Niente paura. Flores non è mai rimasto a lungo dentro la stessa casa e l'unica attività in cui eccelle con ammirevole costanza ormai da quasi vent'anni è la guerra al Cavaliere. Rilanciata in queste settimane con il tormentone sull'ineleggibilità, sponsorizzato da autorevoli teste coronate della sinistra e oggetto di una campagna martellante da parte del Fatto Quotidiano, con cui Flores si pregia di collaborare.
Dunque, il filosofo, che prima di essere craxiano, era stato sessantottino e trotzkista, lasciò presto il Psi e cominciò a virare verso la sinistra sinistra.

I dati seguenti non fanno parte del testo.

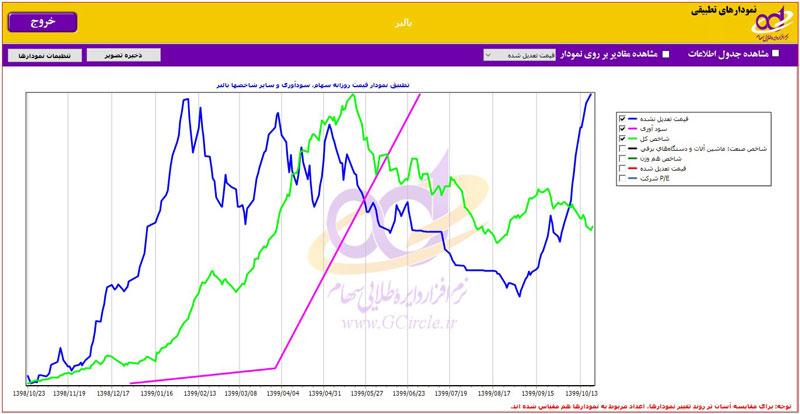نمودارهای تطبیقی شرکت بالبر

Cercava due cose: un partito a sua immagine e somiglianza, impresa vana che ne ha fatto un nomade della politica, e soprattutto un luogo in poter maneggiare la ghigliottina di cui evidentemente aveva scoperto il fascino irresistibile alla corte di Bettino, il Luigi XVI della Prima Repubblica.

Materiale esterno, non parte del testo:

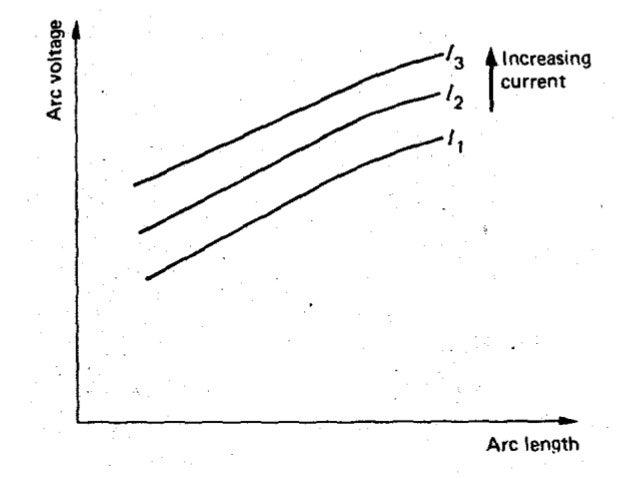 fusion welding parameters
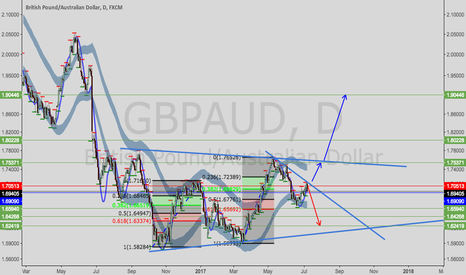 GBPAUD: GBPAUD---possible continue the downside trend However,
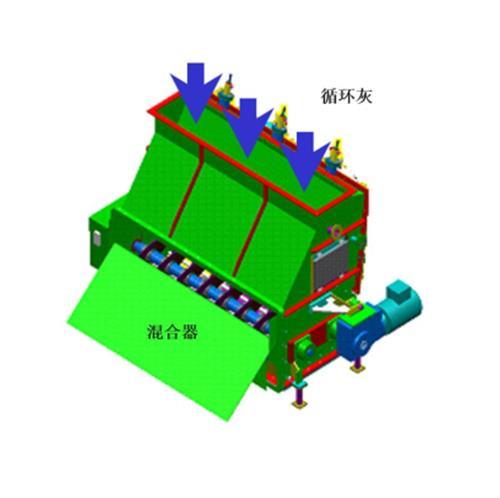 烟气脱硫-CycCa干法脱硫除尘一体化技术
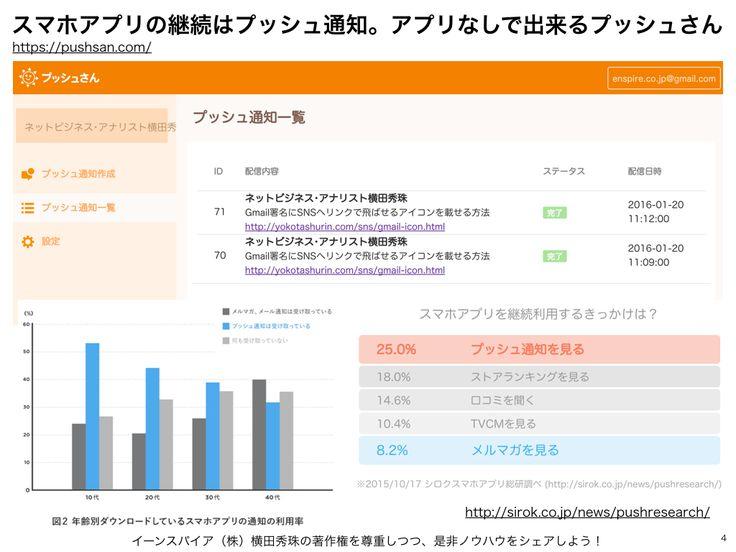 ブログ更新情報をアプリ無しでスマホにプッシュ通知する方法 http://yokotashurin.com/etc/pushsan.html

C'è stato un Flores targato Rete, poi un Flores verde, un altro Flores radicale e un altro ancora che ha votato Pd, calando sulle miserie del Palazzo la sua altissima motivazione: «L'ho fatto per non veder trasformare la democrazia in una gemella di quella di Putin».

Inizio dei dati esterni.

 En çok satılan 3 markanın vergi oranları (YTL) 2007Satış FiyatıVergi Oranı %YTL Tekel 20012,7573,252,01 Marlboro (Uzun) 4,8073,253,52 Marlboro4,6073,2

Ma non finisce qui. L'instancabile e irrequieto pensatore si è accasato anche con l'Idv di Antonio Di Pietro cui poi, nel suo solito cupio dissolvi, ha chiesto di sciogliere il partito. Non ce l'ha fatta, anche perché l'Idv si è autosciolta per i fatti suoi a causa dei balbettii patrimoniali del suo ex immacolato leader.
Si sa, la Rivoluzione è maestra, a furia di epurare si finisce con l'essere epurati. Flores è sempre un passo in avanti su questa strada lastricata di traditori e per ogni contorcimento ha una spiegazione, anche se a volte è solo lui capirla. Così, quando gli tirano fuori i garofani e Mondoperaio, lui replica fiero: «Sono stato craxiano solo quando Craxi era anticraxiano». Inutile chiedergli la traduzione. Lui è il sommo sacerdote che lava i peccatori nel fonte battesimale della sua purezza e poi, puntualmente, li scomunica. Teologo della legalità, è stato il padre dei girotondi intorno ai tribunali, e ha trasformato la rivista Micromega nella palestra del giustizialismo tricolore, appaltando pagine su pagine a Marco Travaglio, l'allievo che ha superato il maestro come Giotto con Cimabue.
Di Mani pulite ha forgiato un giudizio così reverente come nemmeno un fedele davanti a un dogma: «L'inchiesta che non ha eguali nell'intera storia giudiziaria italiana quanto a garantismo verso gli imputati, cautela nelle indagini e ossessione nel procedere solo sulla base di prove incontrovertibili».
Adesso Flores balla intorno a Berlusconi, agita a gran voce la legge 361 del 1957 e vuol decretare l'ineleggibilità del Caimano.
E anzi ha trovato proprio nel floresdarcaismo l'elisir di lunga vita.